WHAT YOU WILL DO:
Drop the images. Copy every line below character for character.

RECORDS FOR THIS EXERCISE:

+-------+

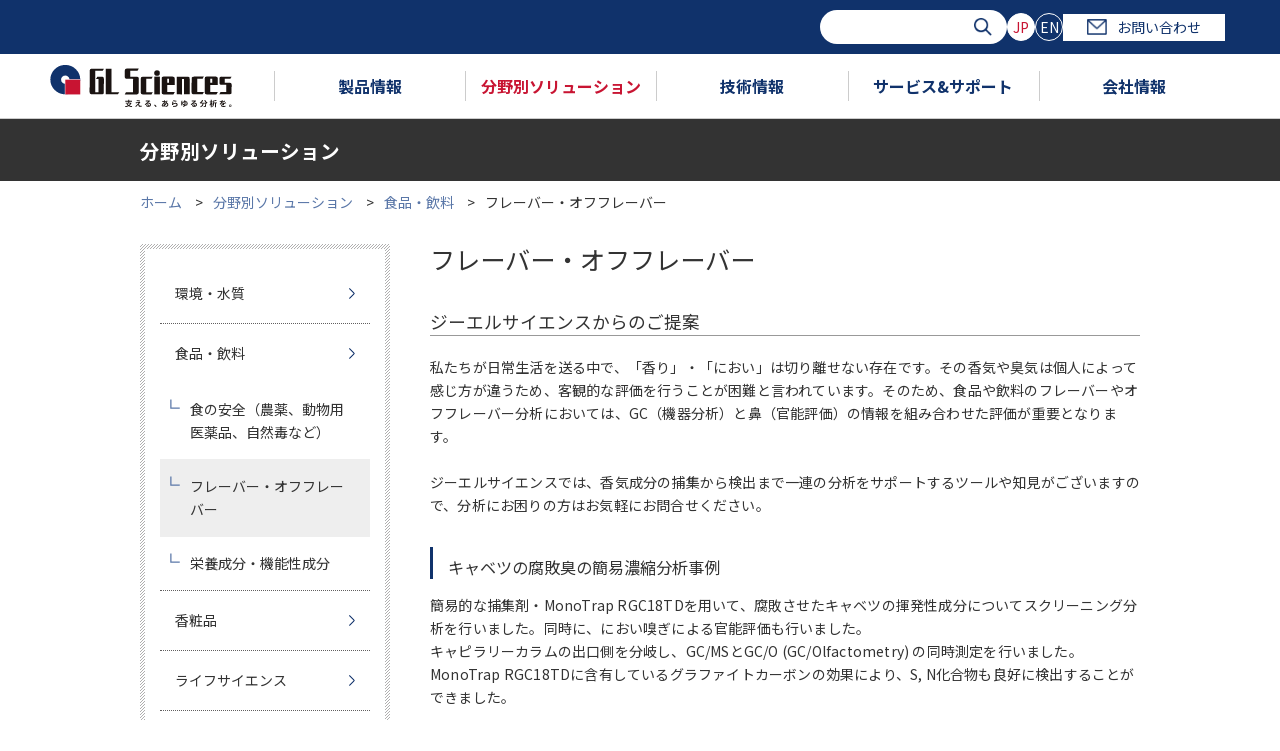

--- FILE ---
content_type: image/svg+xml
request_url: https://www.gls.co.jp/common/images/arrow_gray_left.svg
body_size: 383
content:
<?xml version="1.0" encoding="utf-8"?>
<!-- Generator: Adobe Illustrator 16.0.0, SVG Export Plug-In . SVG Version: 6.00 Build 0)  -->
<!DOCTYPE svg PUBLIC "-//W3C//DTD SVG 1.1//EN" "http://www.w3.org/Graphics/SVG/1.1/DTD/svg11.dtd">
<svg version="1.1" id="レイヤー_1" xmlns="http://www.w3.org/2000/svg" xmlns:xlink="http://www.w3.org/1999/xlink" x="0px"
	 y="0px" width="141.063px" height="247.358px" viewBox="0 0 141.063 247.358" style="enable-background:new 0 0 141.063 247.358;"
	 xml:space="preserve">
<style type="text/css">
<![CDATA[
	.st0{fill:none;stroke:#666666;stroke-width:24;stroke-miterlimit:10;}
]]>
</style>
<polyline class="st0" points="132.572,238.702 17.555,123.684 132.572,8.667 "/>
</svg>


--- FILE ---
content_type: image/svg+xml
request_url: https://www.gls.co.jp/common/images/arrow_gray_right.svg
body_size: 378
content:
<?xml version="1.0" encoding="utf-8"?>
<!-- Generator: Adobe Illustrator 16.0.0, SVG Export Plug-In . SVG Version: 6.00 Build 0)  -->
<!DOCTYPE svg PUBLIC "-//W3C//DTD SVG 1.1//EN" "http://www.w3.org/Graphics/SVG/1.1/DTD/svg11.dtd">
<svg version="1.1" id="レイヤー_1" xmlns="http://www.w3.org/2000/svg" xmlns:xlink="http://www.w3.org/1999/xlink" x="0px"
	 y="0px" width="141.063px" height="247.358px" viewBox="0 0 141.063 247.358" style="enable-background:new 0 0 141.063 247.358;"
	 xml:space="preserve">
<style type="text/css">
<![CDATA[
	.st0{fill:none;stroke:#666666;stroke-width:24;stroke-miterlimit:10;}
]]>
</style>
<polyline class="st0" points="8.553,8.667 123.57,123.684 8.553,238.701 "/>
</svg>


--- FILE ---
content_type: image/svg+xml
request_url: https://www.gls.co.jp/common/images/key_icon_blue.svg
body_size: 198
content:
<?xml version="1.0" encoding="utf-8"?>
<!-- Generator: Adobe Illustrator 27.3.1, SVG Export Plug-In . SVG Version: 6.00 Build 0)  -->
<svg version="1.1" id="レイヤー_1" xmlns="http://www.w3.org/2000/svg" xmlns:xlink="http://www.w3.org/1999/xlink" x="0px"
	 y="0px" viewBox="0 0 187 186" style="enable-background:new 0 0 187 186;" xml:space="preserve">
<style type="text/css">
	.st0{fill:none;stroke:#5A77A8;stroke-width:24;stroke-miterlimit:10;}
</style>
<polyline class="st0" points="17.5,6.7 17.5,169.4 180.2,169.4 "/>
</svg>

+-------+

REPLY:
--- FILE ---
content_type: image/svg+xml
request_url: https://www.gls.co.jp/common/images/arrow_gray_left.svg
body_size: 383
content:
<?xml version="1.0" encoding="utf-8"?>
<!-- Generator: Adobe Illustrator 16.0.0, SVG Export Plug-In . SVG Version: 6.00 Build 0)  -->
<!DOCTYPE svg PUBLIC "-//W3C//DTD SVG 1.1//EN" "http://www.w3.org/Graphics/SVG/1.1/DTD/svg11.dtd">
<svg version="1.1" id="レイヤー_1" xmlns="http://www.w3.org/2000/svg" xmlns:xlink="http://www.w3.org/1999/xlink" x="0px"
	 y="0px" width="141.063px" height="247.358px" viewBox="0 0 141.063 247.358" style="enable-background:new 0 0 141.063 247.358;"
	 xml:space="preserve">
<style type="text/css">
<![CDATA[
	.st0{fill:none;stroke:#666666;stroke-width:24;stroke-miterlimit:10;}
]]>
</style>
<polyline class="st0" points="132.572,238.702 17.555,123.684 132.572,8.667 "/>
</svg>


--- FILE ---
content_type: image/svg+xml
request_url: https://www.gls.co.jp/common/images/arrow_gray_right.svg
body_size: 378
content:
<?xml version="1.0" encoding="utf-8"?>
<!-- Generator: Adobe Illustrator 16.0.0, SVG Export Plug-In . SVG Version: 6.00 Build 0)  -->
<!DOCTYPE svg PUBLIC "-//W3C//DTD SVG 1.1//EN" "http://www.w3.org/Graphics/SVG/1.1/DTD/svg11.dtd">
<svg version="1.1" id="レイヤー_1" xmlns="http://www.w3.org/2000/svg" xmlns:xlink="http://www.w3.org/1999/xlink" x="0px"
	 y="0px" width="141.063px" height="247.358px" viewBox="0 0 141.063 247.358" style="enable-background:new 0 0 141.063 247.358;"
	 xml:space="preserve">
<style type="text/css">
<![CDATA[
	.st0{fill:none;stroke:#666666;stroke-width:24;stroke-miterlimit:10;}
]]>
</style>
<polyline class="st0" points="8.553,8.667 123.57,123.684 8.553,238.701 "/>
</svg>


--- FILE ---
content_type: image/svg+xml
request_url: https://www.gls.co.jp/common/images/key_icon_blue.svg
body_size: 198
content:
<?xml version="1.0" encoding="utf-8"?>
<!-- Generator: Adobe Illustrator 27.3.1, SVG Export Plug-In . SVG Version: 6.00 Build 0)  -->
<svg version="1.1" id="レイヤー_1" xmlns="http://www.w3.org/2000/svg" xmlns:xlink="http://www.w3.org/1999/xlink" x="0px"
	 y="0px" viewBox="0 0 187 186" style="enable-background:new 0 0 187 186;" xml:space="preserve">
<style type="text/css">
	.st0{fill:none;stroke:#5A77A8;stroke-width:24;stroke-miterlimit:10;}
</style>
<polyline class="st0" points="17.5,6.7 17.5,169.4 180.2,169.4 "/>
</svg>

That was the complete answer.